● Activity
From the records below, find each line with the string "California" and copy it.

● Material for this task
------
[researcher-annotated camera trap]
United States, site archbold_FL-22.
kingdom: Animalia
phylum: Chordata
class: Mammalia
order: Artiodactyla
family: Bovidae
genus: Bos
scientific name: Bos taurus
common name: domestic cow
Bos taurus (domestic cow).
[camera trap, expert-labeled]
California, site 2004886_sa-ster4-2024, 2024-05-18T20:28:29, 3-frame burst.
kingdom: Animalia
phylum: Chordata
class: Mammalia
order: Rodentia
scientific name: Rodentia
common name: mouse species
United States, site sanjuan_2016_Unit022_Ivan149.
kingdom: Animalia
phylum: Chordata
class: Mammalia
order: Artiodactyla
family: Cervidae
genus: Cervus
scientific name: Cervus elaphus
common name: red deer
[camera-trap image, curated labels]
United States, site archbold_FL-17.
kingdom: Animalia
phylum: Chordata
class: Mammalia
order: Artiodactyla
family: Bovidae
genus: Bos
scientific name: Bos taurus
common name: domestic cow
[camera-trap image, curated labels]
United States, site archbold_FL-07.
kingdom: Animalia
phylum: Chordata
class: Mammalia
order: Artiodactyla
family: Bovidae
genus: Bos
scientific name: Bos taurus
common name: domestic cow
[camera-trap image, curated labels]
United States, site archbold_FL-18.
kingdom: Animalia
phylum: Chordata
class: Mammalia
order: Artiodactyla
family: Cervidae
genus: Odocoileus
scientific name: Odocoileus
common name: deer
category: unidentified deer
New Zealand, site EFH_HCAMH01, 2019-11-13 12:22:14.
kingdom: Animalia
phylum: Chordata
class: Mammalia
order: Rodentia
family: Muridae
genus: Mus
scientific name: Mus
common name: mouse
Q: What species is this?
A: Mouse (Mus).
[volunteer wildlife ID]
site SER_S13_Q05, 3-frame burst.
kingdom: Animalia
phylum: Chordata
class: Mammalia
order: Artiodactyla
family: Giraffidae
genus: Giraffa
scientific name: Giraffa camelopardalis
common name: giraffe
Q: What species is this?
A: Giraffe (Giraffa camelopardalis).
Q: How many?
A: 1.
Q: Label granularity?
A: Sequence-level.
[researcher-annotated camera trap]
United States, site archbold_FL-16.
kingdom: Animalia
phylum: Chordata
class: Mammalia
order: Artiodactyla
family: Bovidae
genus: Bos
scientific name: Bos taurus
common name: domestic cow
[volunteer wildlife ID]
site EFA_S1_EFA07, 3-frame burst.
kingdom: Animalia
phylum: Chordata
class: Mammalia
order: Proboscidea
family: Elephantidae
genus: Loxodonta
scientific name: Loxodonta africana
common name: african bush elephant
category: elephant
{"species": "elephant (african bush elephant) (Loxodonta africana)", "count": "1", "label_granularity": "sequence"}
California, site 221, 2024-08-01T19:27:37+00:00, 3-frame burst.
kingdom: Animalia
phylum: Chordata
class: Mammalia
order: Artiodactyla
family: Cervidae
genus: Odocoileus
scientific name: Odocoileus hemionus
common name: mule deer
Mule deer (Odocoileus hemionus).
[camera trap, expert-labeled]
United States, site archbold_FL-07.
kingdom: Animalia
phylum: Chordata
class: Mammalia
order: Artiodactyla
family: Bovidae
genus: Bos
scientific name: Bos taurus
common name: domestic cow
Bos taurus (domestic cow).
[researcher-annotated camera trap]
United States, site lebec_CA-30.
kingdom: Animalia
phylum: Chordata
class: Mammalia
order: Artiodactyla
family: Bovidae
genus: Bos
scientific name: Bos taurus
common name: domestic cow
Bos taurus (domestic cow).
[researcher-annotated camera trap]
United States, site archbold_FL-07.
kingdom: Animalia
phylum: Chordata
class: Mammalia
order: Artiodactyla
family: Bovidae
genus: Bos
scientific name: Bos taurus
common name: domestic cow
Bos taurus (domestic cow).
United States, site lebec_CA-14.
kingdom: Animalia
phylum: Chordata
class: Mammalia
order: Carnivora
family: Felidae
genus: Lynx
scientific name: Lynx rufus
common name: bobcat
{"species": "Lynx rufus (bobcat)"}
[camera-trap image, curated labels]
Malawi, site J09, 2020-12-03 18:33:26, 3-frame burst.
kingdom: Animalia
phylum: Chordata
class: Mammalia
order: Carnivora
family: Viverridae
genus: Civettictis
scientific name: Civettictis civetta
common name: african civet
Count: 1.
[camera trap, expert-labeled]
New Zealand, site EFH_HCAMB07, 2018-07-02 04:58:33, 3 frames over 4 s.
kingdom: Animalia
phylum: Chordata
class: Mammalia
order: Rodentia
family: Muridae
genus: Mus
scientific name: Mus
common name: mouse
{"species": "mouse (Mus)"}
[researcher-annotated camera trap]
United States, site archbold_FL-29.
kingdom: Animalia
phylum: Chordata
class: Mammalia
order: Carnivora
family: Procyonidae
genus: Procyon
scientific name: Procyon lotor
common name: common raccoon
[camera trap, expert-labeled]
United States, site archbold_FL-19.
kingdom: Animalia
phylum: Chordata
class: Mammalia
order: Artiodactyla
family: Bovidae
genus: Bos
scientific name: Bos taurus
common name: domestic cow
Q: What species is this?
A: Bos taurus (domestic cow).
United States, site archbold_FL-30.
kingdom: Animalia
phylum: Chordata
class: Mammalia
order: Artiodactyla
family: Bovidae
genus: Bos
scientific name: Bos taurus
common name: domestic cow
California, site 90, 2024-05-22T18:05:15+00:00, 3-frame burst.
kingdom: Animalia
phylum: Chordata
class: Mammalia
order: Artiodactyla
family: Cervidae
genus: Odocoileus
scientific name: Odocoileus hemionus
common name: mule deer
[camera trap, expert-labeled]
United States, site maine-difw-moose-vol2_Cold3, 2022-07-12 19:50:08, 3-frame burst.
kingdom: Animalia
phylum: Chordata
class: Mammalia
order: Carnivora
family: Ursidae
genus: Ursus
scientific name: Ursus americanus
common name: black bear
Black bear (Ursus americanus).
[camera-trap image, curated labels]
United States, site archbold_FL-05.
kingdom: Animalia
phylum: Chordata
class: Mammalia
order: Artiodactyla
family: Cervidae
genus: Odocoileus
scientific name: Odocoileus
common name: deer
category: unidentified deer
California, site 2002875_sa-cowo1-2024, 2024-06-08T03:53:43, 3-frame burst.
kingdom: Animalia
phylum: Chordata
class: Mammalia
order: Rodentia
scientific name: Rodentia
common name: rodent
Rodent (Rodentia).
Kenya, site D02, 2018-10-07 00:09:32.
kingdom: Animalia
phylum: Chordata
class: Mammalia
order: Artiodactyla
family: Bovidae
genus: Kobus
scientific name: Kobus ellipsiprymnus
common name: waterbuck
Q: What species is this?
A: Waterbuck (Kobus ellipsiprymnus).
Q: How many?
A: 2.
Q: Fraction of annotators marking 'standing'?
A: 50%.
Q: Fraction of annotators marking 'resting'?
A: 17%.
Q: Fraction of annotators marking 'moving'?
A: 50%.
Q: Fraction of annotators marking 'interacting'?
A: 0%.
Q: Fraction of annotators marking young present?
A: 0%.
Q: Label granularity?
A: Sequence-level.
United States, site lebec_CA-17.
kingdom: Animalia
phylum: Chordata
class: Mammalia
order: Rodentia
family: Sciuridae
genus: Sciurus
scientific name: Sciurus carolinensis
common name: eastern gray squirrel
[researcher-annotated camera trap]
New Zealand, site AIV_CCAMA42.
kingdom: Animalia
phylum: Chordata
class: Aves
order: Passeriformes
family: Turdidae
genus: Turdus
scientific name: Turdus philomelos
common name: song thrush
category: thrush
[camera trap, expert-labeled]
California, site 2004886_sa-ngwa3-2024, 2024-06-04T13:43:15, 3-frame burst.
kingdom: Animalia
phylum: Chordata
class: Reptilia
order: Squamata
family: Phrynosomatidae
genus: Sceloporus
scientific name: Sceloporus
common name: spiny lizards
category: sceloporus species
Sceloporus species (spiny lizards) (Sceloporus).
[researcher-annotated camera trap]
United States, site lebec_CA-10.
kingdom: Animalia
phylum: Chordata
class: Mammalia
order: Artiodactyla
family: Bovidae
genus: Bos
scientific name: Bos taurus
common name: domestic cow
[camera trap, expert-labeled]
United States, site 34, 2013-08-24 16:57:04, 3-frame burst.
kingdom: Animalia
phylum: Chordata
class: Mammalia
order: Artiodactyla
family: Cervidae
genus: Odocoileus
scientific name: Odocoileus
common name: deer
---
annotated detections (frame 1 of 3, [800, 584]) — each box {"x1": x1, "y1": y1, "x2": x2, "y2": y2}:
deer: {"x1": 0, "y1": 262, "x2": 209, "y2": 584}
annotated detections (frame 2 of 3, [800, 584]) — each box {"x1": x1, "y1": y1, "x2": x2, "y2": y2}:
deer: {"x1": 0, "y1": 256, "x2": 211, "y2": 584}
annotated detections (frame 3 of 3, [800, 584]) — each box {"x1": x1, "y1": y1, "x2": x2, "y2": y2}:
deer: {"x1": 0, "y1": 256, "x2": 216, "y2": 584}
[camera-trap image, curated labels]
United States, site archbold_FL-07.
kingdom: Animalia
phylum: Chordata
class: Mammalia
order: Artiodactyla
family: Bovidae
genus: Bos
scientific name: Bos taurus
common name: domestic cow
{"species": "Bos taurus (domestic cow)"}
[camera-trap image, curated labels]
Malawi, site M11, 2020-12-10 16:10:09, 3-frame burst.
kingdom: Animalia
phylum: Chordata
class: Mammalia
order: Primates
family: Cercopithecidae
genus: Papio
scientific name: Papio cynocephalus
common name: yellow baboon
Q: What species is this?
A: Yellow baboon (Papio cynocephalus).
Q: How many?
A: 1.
------
● Answer box
California, site 2004886_sa-ster4-2024, 2024-05-18T20:28:29, 3-frame burst.
California, site 221, 2024-08-01T19:27:37+00:00, 3-frame burst.
California, site 90, 2024-05-22T18:05:15+00:00, 3-frame burst.
California, site 2002875_sa-cowo1-2024, 2024-06-08T03:53:43, 3-frame burst.
California, site 2004886_sa-ngwa3-2024, 2024-06-04T13:43:15, 3-frame burst.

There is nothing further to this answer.